:: Records to use ::
..........
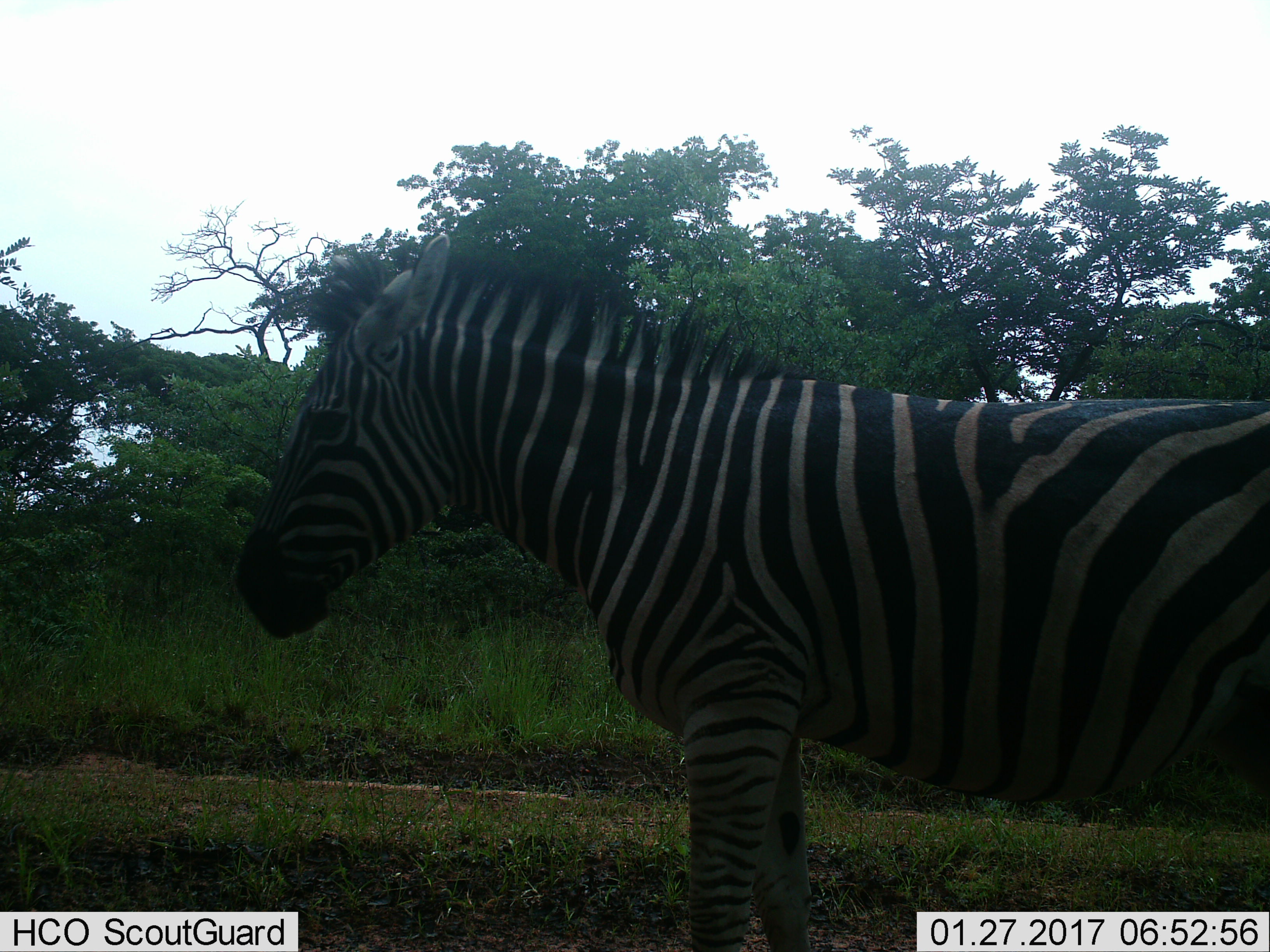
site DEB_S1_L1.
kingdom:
..........
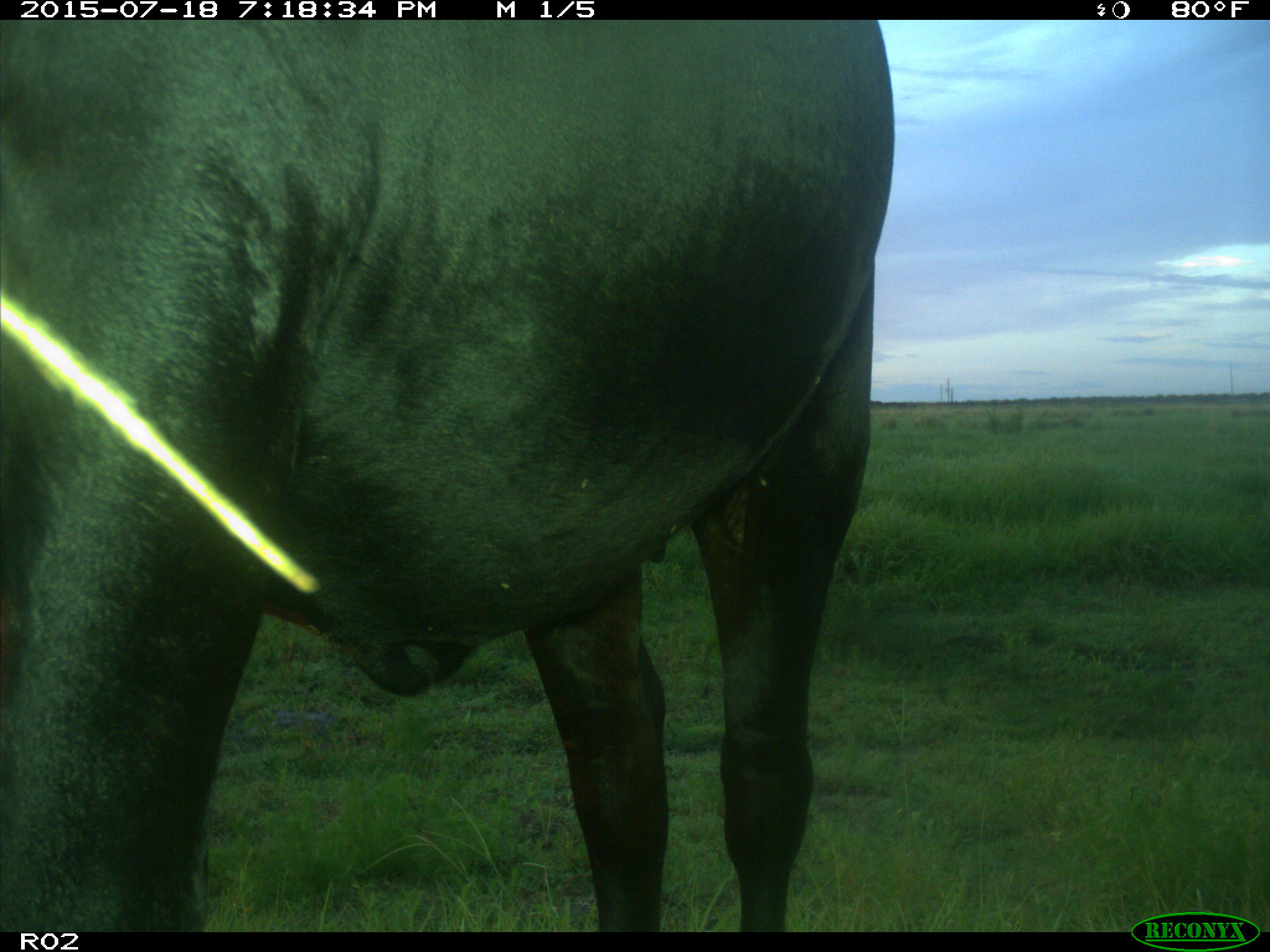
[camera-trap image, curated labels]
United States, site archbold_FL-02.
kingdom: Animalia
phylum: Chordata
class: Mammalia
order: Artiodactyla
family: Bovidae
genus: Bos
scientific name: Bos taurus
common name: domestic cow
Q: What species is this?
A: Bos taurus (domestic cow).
..........
:: Exercise requirements ::
Within the entries, count the lines containing the string "site" and state nothing but the result.

:: Exercise output ::
2